Tasker app to play appropriate sounds for every part of the day. Also few volume levels with night volume being the lowest. Sounds are native Indonesian rainforest recordings for each time of the day.

*Video surveillance. *










Used 2 UBNT 720p dome cameras, connected to the same Ubuntu server that runs automation service. Accessible over the internet, recording 24/7.


----------



## Salazare Slytherin (Oct 21, 2009)

That looks awesome. :no1:


----------



## Stiffy (Feb 19, 2014)

So many parts of this are totally overkill, but in the best way possible XD

Really cool build though, and the enclosure looks great. I have always wondered just how automated you could make an enclosure to make life easier, and I'm willing to bet that short of adding an automated feeding system, this is probably the end point of that train of thought. 

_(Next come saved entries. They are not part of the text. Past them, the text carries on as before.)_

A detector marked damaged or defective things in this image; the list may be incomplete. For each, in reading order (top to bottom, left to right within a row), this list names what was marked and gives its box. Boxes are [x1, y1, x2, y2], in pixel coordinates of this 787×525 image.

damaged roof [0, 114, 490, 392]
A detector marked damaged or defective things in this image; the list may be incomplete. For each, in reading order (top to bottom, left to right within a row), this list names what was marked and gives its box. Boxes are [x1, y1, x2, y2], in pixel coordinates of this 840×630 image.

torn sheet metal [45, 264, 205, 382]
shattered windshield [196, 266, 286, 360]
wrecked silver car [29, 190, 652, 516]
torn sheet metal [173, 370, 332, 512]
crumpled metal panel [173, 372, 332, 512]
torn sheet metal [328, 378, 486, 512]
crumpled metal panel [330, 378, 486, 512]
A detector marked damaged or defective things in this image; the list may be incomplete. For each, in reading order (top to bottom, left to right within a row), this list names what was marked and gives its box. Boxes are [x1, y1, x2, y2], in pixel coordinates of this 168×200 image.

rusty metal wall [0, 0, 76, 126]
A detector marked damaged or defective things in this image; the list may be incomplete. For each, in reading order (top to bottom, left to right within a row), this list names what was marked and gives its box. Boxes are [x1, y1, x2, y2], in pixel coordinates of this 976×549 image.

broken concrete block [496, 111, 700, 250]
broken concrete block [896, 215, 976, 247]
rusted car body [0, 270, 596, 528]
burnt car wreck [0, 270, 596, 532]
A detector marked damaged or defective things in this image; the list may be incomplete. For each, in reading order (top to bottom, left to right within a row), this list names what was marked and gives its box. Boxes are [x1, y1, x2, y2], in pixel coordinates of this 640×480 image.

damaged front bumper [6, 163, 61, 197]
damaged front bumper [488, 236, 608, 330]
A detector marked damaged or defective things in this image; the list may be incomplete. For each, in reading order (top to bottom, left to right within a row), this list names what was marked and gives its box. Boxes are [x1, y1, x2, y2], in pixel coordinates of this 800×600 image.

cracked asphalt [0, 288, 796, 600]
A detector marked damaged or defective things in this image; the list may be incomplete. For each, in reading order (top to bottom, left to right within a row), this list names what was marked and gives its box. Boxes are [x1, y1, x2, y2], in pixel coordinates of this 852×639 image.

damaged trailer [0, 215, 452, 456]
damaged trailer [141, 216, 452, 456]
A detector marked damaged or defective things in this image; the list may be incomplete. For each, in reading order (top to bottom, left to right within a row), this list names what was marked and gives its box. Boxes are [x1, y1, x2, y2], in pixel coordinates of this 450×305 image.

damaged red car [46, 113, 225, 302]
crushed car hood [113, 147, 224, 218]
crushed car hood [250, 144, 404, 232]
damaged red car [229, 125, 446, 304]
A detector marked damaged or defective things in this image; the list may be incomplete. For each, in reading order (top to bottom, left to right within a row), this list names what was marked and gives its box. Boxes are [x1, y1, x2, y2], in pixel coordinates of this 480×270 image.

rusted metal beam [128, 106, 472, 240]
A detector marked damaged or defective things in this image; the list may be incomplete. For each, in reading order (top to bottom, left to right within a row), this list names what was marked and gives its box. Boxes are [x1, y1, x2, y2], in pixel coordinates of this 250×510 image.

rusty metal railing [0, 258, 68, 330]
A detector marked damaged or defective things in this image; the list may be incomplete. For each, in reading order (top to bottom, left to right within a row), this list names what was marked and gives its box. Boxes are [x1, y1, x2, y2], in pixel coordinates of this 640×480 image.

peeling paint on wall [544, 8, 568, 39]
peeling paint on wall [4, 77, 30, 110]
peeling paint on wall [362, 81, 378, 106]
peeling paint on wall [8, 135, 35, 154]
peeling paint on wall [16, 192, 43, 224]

Particularly like the little water spout in the bath, the monitor looks like it loves it there.


----------



## Sid85 (Dec 18, 2012)

This is amazing. I'd love to make something like this.


----------



## demon3000 (Nov 23, 2013)

Wow...looks great well done


----------



## chrisleigh1 (Oct 7, 2015)

Thanks for sharing , and the idea for the in-line water heater


----------



## Team Reptiles (Mar 5, 2012)

Wow!!!! the lighting controlled for different light levels and the raingforest sound system has just blown this build out of the water! Sir, you have most certainly won best homemade vivarium ever!: victory:


----------